When it comes to cell phone use and driving, I’ve said it a thousand times, and I’ll say it again:  Put that phone down — in fact, turn it off, whenever you are behind the wheel of any kind of motor vehicle!  No matter how many times this warning is said, by how many people or public safety organizations, too many people just will not listen and break this habit.  Driving while talking on a phone — or using it in any manner such as texting or surfing the web – is on a cognitive level equal to driving drunk.  For the sake of the pedestrian and motoring public, this awful – and in Massachusetts, illegal – habit must stop.  So make a New Year’s resolution that you can keep – and turn that phone off once you get behind the wheel.  The life you save could very well be your own.
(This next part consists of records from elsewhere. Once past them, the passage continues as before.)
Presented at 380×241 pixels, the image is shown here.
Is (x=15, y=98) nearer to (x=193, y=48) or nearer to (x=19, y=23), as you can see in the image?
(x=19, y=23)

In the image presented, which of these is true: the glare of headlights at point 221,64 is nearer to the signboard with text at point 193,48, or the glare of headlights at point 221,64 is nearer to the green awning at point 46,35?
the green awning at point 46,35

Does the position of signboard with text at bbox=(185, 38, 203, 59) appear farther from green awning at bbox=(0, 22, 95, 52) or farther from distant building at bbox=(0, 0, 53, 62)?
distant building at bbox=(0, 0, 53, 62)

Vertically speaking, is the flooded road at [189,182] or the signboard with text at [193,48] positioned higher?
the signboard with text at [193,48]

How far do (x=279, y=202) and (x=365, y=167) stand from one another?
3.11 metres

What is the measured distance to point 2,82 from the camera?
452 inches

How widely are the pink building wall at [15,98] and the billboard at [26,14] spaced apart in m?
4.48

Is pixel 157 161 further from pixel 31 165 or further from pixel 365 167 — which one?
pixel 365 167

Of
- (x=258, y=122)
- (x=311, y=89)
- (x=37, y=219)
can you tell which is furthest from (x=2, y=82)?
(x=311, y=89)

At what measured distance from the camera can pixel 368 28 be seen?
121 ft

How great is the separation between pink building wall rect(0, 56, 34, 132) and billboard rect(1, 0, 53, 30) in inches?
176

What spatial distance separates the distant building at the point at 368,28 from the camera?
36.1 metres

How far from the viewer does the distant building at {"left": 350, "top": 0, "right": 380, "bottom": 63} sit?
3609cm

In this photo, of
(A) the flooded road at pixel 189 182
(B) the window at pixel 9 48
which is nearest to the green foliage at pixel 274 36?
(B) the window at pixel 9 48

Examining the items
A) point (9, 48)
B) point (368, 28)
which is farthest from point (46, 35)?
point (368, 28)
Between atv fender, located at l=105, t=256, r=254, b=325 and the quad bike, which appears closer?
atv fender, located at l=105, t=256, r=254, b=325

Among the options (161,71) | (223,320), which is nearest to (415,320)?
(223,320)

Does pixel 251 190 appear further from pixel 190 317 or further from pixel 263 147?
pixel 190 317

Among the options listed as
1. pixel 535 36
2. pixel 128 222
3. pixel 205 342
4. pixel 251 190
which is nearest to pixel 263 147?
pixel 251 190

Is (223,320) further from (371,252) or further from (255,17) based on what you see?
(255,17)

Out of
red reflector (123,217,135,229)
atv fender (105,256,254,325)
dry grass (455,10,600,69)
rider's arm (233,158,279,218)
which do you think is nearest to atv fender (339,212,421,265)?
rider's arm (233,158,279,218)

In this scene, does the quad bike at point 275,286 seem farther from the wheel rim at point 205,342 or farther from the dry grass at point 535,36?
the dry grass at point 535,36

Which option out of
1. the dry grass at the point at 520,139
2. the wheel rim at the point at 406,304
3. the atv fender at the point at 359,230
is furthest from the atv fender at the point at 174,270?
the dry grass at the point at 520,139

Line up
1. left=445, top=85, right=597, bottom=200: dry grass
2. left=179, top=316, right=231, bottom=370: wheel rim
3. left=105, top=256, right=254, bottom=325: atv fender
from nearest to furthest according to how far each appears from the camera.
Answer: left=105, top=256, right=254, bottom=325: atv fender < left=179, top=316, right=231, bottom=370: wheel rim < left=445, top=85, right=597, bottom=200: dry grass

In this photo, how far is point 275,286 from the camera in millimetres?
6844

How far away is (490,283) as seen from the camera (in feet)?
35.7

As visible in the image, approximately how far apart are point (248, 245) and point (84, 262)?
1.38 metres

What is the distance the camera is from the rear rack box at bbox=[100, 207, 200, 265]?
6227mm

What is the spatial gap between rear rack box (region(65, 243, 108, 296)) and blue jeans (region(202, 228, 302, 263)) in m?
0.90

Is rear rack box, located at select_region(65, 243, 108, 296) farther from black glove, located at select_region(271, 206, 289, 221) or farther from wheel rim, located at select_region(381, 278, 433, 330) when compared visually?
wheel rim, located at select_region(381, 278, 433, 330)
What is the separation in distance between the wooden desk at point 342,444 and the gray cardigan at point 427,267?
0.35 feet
On the subject of nursing home neglect & abuse, yes, there is something you can do:  Through your spoken advocacy to facility management and your behavior inside a nursing home, make it clear to both senior management of the nursing facility, as well as floor managers and staff – that you are constantly looking out for signs of neglect or abuse of your loved one.  Do NOT just “assume” that your loved one will be adequately cared for — that is a very dangerous assumption on the part of anyone who has had to place a loved one in a nursing home — whether it’s called a “skilled nursing facility”, and “assisted living facility”, an “Alzheimer’s care facility”, a “Memory Care Center” or anything else.  Warning:  Those are just new-found marketing terms – do not be impressed by them.  Two important behaviors that family members and concerned visitors need to regularly practice: 1)  Regularly make it clear to the Director of Nursing that you are not taking anything for granted when it comes to the care of your loved one or family member; that you are watching for signs of neglect.  And 2)  Shake up the days and times that you enter the facility to visit your loved one.  Do NOT visit on a predictable basis, on regular days or times.  Doing this signals to the staff when you will & won’t be there, thus allowing them to “slack off” in the care of your loved one, when they know that you won’t be there, and “fake it” – clean things up or make it appear that your loved one is always cared for properly – when they know that you will likely show up. As a Massachusetts nursing home neglect & abuse lawyer, I’ve seen far too many sickening cases of patient neglect, and abuse, and I can assure you that constant vigilance is needed by family and loved ones.  Click here for some more detailed tips.

Stay safe in 2019, and my best wishes.